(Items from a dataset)
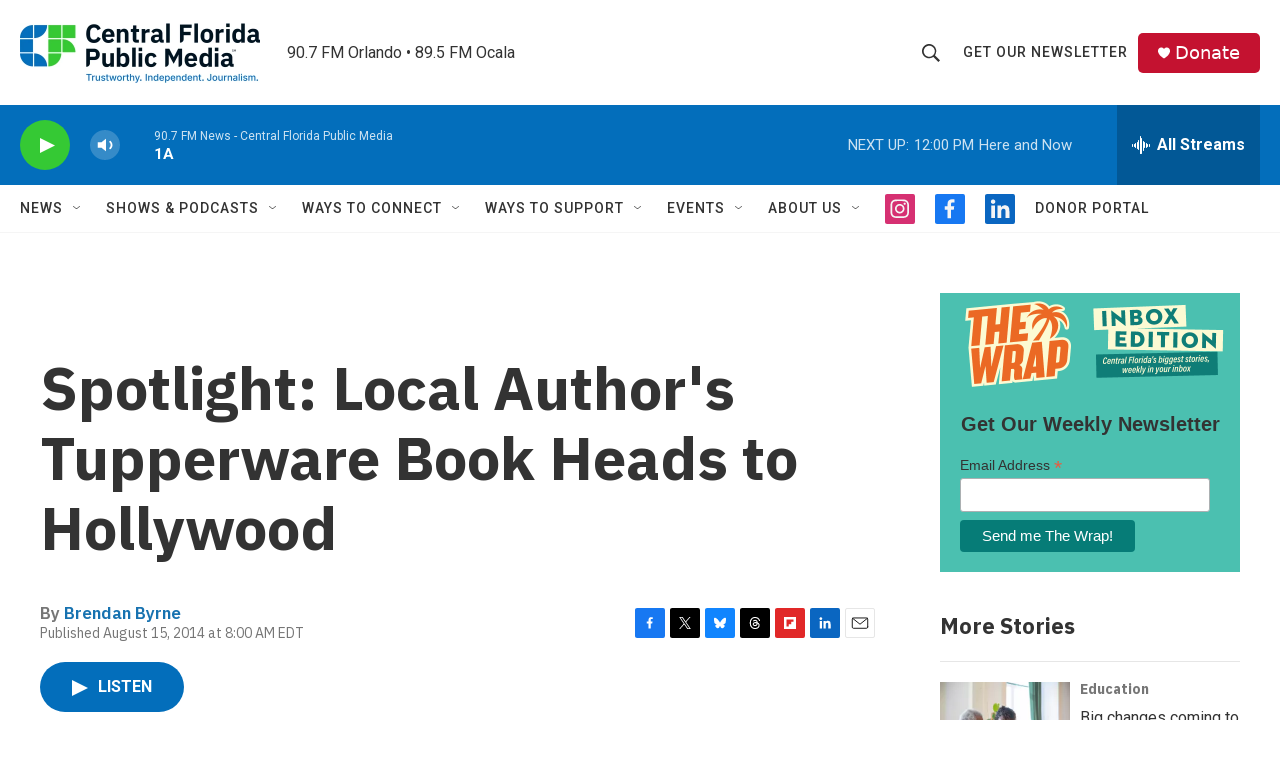

--- FILE ---
content_type: text/html; charset=utf-8
request_url: https://www.google.com/recaptcha/api2/aframe
body_size: 186
content:
<!DOCTYPE HTML><html><head><meta http-equiv="content-type" content="text/html; charset=UTF-8"></head><body><script nonce="jPfDjPQGCBchWgELDHqKgw">/** Anti-fraud and anti-abuse applications only. See google.com/recaptcha */ try{var clients={'sodar':'https://pagead2.googlesyndication.com/pagead/sodar?'};window.addEventListener("message",function(a){try{if(a.source===window.parent){var b=JSON.parse(a.data);var c=clients[b['id']];if(c){var d=document.createElement('img');d.src=c+b['params']+'&rc='+(localStorage.getItem("rc::a")?sessionStorage.getItem("rc::b"):"");window.document.body.appendChild(d);sessionStorage.setItem("rc::e",parseInt(sessionStorage.getItem("rc::e")||0)+1);localStorage.setItem("rc::h",'1769444718315');}}}catch(b){}});window.parent.postMessage("_grecaptcha_ready", "*");}catch(b){}</script></body></html>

◆ **Task description**
Please copy out each line in the entries that mentions the string "recaptcha".

◆ **Result of this task**
request_url: https://www.google.com/recaptcha/api2/aframe
<!DOCTYPE HTML><html><head><meta http-equiv="content-type" content="text/html; charset=UTF-8"></head><body><script nonce="jPfDjPQGCBchWgELDHqKgw">/** Anti-fraud and anti-abuse applications only. See google.com/recaptcha */ try{var clients={'sodar':'https://pagead2.googlesyndication.com/pagead/sodar?'};window.addEventListener("message",function(a){try{if(a.source===window.parent){var b=JSON.parse(a.data);var c=clients[b['id']];if(c){var d=document.createElement('img');d.src=c+b['params']+'&rc='+(localStorage.getItem("rc::a")?sessionStorage.getItem("rc::b"):"");window.document.body.appendChild(d);sessionStorage.setItem("rc::e",parseInt(sessionStorage.getItem("rc::e")||0)+1);localStorage.setItem("rc::h",'1769444718315');}}}catch(b){}});window.parent.postMessage("_grecaptcha_ready", "*");}catch(b){}</script></body></html>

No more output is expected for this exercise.